--- Reading passage ---

--- START ---

VaQuitA: Enhancing Alignment in LLM-Assisted Video Understanding
Yizhou Wang, Ruiyi Zhang, Haoliang Wang, Uttaran Bhattacharya, Yun Fu, Gang Wu
TL;DR
VaQuitA tackles the challenge of aligning video content with text in LLM-based video understanding by shifting beyond uniform frame sampling and simple projection. It introduces a CLIP-score guided Data Alignment scheme, a trainable Video Perceiver for compact video representations, and a Visual-Query Transformer (VQ-Former) that fuses video features with the textual query before feeding into an LLM; a simple prompt, 'Please be critical', further enhances reasoning. End-to-end training tunes only the trainable components while freezing the CLIP and LLM backbones, leading to state-of-the-art zero-shot results on MSVD-QA, MSRVTT-QA, and Activity Net-QA, and enabling high-quality multi-turn video dialogues. The approach demonstrates the practical impact of targeted data and feature alignment and prompt engineering for robust, interactive video understanding in real-world settings.
Abstract
Recent advancements in language-model-based video understanding have been progressing at a remarkable pace, spurred by the introduction of Large Language Models (LLMs). However, the focus of prior research has been predominantly on devising a projection layer that maps video features to tokens, an approach that is both rudimentary and inefficient. In our study, we introduce a cutting-edge framework, VaQuitA, designed to refine the synergy between video and textual information. At the data level, instead of sampling frames uniformly, we implement a sampling method guided by CLIP-score rankings, which enables a more aligned selection of frames with the given question. At the feature level, we integrate a trainable Video Perceiver alongside a Visual-Query Transformer (abbreviated as VQ-Former), which bolsters the interplay between the input question and the video features. We also discover that incorporating a simple prompt, "Please be critical", into the LLM input can substantially enhance its video comprehension capabilities. Our experimental results indicate that VaQuitA consistently sets a new benchmark for zero-shot video question-answering tasks and is adept at producing high-quality, multi-turn video dialogues with users.

--- END ---

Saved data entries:
--- START ---

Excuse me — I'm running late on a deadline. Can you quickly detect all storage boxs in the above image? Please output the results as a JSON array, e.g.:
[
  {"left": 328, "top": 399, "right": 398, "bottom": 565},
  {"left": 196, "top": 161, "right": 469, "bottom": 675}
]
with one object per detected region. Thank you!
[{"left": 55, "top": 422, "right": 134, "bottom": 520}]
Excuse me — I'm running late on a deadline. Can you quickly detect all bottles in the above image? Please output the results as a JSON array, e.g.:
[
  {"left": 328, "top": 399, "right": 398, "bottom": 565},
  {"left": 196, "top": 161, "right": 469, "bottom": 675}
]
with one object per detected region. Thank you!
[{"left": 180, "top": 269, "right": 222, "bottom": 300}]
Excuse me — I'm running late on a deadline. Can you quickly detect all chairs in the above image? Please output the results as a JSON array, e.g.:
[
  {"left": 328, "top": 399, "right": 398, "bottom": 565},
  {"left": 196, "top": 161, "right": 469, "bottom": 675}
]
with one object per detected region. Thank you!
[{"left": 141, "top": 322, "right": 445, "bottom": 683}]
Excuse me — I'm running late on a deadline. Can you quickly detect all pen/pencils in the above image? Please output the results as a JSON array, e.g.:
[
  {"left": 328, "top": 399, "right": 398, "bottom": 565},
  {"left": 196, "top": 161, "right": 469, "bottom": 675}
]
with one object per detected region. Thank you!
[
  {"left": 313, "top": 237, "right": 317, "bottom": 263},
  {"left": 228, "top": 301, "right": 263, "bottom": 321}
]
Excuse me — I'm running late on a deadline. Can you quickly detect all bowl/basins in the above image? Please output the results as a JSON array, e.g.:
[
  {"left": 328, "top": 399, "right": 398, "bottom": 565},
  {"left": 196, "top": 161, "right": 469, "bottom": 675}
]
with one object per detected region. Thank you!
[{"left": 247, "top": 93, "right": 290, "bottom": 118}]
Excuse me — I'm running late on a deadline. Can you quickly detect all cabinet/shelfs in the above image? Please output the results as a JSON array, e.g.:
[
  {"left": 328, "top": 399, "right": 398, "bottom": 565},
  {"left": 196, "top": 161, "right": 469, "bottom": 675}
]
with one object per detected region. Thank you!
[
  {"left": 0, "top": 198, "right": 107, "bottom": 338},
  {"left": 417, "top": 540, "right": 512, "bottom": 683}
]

--- END ---

--- Work task ---
Please name the three benchmarks on which the VaQuitA text reports state-of-the-art zero-shot results.

--- Solution to this exercise ---
MSVD-QA, MSRVTT-QA, and Activity Net-QA.